End-to-end multi-person pose estimation method with multi-scale feature reconstruction and enhancement
摘要
A limitation of many DETR-like methods in multi-person pose estimation is their insufficient utilization of multi-scale features, as features from the backbone are often passed directly to the transformer blocks. To address this, we present an end-to-end method that reconstructs the encoder’s output into multi-scale feature maps and enhances them for more robust predictions. First, we introduce a hybrid attention module that processes all scales of the reconstructed feature maps. By combining spatial and channel attention mechanisms, this module significantly improves the model’s ability to represent features, boosting its capacity to detect human bodies at various scales and adapt to occlusions and complex backgrounds. Second, our dedicated pose decoder refines the estimation process by replacing standard self-attention with distinct within-instance and cross-instance self-attention mechanisms.
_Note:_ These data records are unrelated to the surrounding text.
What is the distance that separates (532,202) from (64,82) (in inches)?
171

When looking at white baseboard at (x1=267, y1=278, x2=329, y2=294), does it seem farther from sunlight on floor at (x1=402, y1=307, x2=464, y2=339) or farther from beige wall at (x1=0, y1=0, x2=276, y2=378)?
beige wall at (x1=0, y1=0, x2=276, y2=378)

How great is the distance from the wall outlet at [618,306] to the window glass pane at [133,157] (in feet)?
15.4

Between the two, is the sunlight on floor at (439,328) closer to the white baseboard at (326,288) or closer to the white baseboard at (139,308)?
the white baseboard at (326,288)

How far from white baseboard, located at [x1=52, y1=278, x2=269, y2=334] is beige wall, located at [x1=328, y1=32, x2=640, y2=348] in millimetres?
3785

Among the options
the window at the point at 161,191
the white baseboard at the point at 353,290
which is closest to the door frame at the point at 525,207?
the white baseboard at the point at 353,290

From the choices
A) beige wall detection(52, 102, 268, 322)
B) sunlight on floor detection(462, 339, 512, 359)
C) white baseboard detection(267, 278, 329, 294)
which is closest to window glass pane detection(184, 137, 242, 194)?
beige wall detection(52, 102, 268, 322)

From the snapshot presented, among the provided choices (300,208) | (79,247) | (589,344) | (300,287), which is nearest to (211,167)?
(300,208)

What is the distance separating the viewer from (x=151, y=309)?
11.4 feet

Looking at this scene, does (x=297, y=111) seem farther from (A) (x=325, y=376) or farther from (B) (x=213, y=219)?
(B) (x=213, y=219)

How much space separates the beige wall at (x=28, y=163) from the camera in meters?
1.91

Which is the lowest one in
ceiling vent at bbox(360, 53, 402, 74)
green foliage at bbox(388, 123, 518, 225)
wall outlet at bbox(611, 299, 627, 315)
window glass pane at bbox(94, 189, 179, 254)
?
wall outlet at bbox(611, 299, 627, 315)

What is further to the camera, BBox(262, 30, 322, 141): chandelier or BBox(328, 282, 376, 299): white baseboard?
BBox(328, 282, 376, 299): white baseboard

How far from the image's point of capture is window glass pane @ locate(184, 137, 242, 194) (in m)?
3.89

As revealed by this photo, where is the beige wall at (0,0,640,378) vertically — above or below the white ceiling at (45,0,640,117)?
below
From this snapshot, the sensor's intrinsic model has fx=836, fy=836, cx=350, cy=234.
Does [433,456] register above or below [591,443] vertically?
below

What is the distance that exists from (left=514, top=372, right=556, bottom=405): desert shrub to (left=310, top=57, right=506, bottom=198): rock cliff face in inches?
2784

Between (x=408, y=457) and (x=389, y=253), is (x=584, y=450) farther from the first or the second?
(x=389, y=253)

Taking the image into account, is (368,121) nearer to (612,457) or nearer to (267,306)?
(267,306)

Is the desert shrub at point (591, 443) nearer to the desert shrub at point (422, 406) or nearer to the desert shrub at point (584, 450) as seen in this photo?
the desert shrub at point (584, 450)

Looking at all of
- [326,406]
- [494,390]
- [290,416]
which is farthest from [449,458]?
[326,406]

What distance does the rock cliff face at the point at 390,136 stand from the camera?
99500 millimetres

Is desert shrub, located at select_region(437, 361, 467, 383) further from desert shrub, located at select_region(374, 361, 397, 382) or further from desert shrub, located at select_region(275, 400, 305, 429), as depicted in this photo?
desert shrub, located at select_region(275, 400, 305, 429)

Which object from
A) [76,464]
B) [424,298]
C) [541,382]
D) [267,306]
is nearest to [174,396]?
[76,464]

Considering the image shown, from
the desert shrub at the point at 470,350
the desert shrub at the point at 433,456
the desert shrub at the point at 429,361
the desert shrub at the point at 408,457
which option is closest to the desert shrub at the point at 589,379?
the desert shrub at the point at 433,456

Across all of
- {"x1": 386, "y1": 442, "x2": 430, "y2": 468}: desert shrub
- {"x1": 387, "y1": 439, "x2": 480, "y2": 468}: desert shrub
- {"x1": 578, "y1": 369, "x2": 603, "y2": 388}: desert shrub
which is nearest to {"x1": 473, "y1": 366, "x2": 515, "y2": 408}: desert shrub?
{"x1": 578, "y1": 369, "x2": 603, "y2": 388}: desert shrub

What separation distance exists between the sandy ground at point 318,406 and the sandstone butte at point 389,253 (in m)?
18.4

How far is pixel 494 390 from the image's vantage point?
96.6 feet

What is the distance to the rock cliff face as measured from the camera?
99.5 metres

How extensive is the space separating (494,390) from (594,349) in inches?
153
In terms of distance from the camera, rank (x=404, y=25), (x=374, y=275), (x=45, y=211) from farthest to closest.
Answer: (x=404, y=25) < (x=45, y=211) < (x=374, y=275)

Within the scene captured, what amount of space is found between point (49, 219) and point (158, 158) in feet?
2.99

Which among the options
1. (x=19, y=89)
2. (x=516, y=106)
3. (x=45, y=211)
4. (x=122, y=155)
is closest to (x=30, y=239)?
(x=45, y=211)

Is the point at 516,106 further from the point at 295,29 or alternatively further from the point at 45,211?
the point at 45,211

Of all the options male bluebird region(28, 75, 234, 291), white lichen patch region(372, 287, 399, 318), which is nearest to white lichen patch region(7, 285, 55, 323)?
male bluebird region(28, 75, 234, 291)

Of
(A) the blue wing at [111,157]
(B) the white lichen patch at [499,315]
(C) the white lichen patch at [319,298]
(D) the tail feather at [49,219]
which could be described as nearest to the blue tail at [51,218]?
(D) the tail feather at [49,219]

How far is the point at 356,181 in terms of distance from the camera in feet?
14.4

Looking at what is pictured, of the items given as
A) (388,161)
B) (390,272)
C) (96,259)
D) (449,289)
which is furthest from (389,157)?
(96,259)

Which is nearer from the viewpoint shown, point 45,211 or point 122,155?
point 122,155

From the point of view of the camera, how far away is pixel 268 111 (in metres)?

This design better captures the spatial relationships among keypoints within a single human instance while minimizing redundant interactions across different instances. Finally, we incorporate an effective query selection strategy to optimize the decoder’s initialization, which accelerates convergence and improves overall prediction accuracy. Experimental and qualitative results on the COCO and CrowdPose datasets validate the effectiveness of our method, demonstrating its robust and competitive performance in complex scenes.